Et, par-dessus tout, jamais je n'accepterai qu'on lie mon travail d'écrivain à une identité raciale et nationale me définissant contre d'autres et je lutterai contre ceux qui voudraient imposer ce partage de l'humanité.

Une jeune romancière, qui n'est pas d'origine européenne, m'a écrit ces jours-ci à propos du livre de Millet et de la tiédeur des réactions du milieu littéraire : "Comme je me sens, moi et mes enfants, visée par ces attaques contre le multiculturalisme et le métissage, je me dis que si ces idées devaient prendre corps et réalité, nous serions bien seuls."

Il est encore temps d'agir afin que n'advienne jamais cette réalité, et pour commencer, d'appeler un chat un chat et l'Eloge littéraire d'Anders Breivik un pamphlet fasciste qui déshonore la littérature.

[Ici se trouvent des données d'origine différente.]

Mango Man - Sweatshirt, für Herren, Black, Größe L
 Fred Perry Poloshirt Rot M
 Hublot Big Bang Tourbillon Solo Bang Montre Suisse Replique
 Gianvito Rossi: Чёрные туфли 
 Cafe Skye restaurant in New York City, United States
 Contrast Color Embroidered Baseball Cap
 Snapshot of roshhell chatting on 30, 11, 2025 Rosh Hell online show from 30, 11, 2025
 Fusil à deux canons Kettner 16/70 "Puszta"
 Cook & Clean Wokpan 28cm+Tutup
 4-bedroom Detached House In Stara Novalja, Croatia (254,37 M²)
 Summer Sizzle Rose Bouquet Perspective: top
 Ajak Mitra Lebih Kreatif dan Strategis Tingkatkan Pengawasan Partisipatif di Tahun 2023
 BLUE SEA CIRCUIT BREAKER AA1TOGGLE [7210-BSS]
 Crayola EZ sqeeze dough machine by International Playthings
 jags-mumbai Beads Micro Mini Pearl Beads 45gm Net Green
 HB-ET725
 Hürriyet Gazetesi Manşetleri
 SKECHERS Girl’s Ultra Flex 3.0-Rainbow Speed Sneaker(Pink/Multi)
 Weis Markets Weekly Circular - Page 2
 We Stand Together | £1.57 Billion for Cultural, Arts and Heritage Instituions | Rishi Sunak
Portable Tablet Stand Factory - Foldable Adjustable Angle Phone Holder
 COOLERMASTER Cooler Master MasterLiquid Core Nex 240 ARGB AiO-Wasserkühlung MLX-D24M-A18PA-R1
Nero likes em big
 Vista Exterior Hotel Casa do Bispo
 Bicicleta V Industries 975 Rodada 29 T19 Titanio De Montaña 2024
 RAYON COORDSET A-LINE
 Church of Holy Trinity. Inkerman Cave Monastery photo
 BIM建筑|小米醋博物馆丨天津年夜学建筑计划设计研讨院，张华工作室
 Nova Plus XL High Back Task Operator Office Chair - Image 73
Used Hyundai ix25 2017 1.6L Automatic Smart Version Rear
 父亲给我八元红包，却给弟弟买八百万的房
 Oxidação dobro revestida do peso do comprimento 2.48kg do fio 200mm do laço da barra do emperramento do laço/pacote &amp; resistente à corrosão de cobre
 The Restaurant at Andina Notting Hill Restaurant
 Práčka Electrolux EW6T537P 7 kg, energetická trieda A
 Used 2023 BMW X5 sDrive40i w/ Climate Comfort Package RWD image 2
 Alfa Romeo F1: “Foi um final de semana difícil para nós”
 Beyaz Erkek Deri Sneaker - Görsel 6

Nous avons lu ce texte d'Annie Ernaux et partageons pleinement son avis :

Olivier Adam, Philippe Adam, Jakuta Alikavazovic, Marianne Alphant, Gwenaëlle Aubry, Patrick Bard, Cathie Barreau, Bruce Bégout, Tahar Ben Jelloun, Arno Bertina, Luc Blanvillain, Evelyne Bloch-Dano, François Bon, Elisabeth Brami, Geneviève Brisac, Michel Canesi, Laurent Cauwet, Marie-Claude Char, Jean-Patrice Courtois, Sylvain Courtoux, Céline Curiol, Emmanuel Darley, Sylvia Tabet Davidenkoff, Kéthévane Davrichewy, Jean Baptiste Del Amo, Chloé Delaume, Agnes Desarthe, Maryline Desbiolles, Louise Desbrusses, Marie Desplechin, Bernard Desportes, Suzanne Doppelt, Bruno Doucey, Lionel Duroy, Eugène Ebodé, Antoine Emaz, Mathias Enard, Didier Eribon, Arlette Farge, Lydia Flem, Vincent Fleury, Philippe Forest, Dan Franck, Anne-Marie Garat, Christian Garcin, Gilbert Gatoré, Michèle Gazier, Jean-Baptiste Gendarme, Liliane Giraudon, Jean-Louis Giovannoni, Valentine Goby, Frédéric-Yves Jeannet, Serge Joncour, Maylis de Kerangal, Pascale Kramer, Nathalie Kuperman, Hervé Hamon, Stéphanie Hochet, Nancy Huston, Charlotte Lacoste, Lola Lafon, Jérôme Lambert, Mathieu Larnaudie, Camille Laurens, Bertrand Leclair, JMG Le Clézio, Noémi Lefebvre, Alban Lefranc, Pierre Lepape, Michèle Lesbre, Yun Sun Limet, Laure Limongi, Alain Mabanckou, Gérard Macé, Eric Marty, Jérôme Meizoz, Céline Minard, Gérard Mordillat, Laure Murat, Bernard Noël, Amélie Nothomb, Gaëlle Obiégly, Pascal Ory, Martin Page, Yves Pagès, Jean-Noël Pancrazi, Eric Pessan, Mazarine Pingeot, Christine Planté, Jérôme Prieur, Christian Prigent, Dominique Quélen, Michel Quint, Jamil Rahmani, François Rastier, Jean-Marie Blas de Roblès, Jean Rouaud, Denis Roche, Oliver Rohe, Isabelle Roussel Gillet, Lydie Salvayre, Boualem Sansal, Julien Santoni, Colombe Schneck, Michel Séonnet, Alain Sevestre, Florence Seyvos, Martine Storti, Muriel Szac, Abdellah Taïa, Camille de Toledo, Tito Topin, Cécile Vargaftig, Franck Venaille, Delphine de Vigan, Jean-Jacques Viton, Carole Zalberg, Valérie Zenatti, écrivains.